[USING THE INFORMATION]
A. In the compassion fatigue passage, list the things that the people at higher risk are described as still providing.
B. According to the compassion fatigue passage, what kind of onset does compassion fatigue have?
C. Echo the compassion fatigue passage from "Being continuously exposed" to "fatigue feel like?".

[GIVEN PASSAGE]
Compassion Fatigue vs Burnout
Although the two stress reactions having overlapping traits, they are not of the same.
Compassion fatigue has a rapid onset and is caused by exposure to traumatic situations and events where the helper cannot emotionally and physically refuel and regenerate.
Burnout describes the physical and emotional exhaustion of work related issues and can affect any profession.
How did I get compassion fatigue?
Being continuously exposed to suffering, loss of life, or becoming excessively preoccupied with these issues, coupled with traumatic memories and/or competing with life demands, is the recipe to self-destruct with compassion fatigue.
Specifically, those who are continuously hearing, seeing, or witnessing tragedies, pain, and suffering while still providing care, support, and protection will have a higher risk of experiencing this mental issue.
What does compassion fatigue feel like?
The symptoms of compassionate fatigue are comparable to high chronic stress that leads to burnout, anxiety, depression, fatigue, apathy, loss of enjoyment in life, and difficulty with concentration. These symptoms can lead to chronic physical ailments and compulsive behaviours, among other problems. Hopelessness and powerlessness are some of the most significant feelings caregivers will often experience.

[MATERIAL SHOWN]

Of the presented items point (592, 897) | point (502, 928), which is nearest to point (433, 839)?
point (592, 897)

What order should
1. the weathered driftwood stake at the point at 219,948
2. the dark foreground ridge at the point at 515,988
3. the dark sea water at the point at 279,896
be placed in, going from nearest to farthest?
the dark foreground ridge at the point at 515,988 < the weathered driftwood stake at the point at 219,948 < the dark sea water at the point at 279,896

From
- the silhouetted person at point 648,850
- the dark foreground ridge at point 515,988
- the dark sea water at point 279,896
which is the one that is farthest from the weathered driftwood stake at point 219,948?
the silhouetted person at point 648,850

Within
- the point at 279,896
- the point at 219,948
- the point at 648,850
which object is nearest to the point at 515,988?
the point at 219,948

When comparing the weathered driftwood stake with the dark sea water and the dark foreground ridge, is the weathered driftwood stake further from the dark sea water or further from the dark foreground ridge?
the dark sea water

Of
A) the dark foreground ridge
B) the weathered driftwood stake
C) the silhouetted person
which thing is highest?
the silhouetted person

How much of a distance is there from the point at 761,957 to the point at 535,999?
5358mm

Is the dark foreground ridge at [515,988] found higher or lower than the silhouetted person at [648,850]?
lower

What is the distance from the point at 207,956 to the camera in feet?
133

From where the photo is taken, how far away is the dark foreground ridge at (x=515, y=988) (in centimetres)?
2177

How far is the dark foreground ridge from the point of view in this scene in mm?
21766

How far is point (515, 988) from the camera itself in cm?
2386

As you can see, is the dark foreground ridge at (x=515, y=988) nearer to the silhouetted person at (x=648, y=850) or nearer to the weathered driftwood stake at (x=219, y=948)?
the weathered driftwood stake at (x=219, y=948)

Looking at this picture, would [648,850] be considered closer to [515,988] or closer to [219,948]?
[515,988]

[WRITTEN ANSWERS]
A. care, support, protection

B. A rapid onset.

C.
Being continuously exposed to suffering, loss of life, or becoming excessively preoccupied with these issues, coupled with traumatic memories and/or competing with life demands, is the recipe to self-destruct with compassion fatigue.
Specifically, those who are continuously hearing, seeing, or witnessing tragedies, pain, and suffering while still providing care, support, and protection will have a higher risk of experiencing this mental issue.
What does compassion fatigue feel like?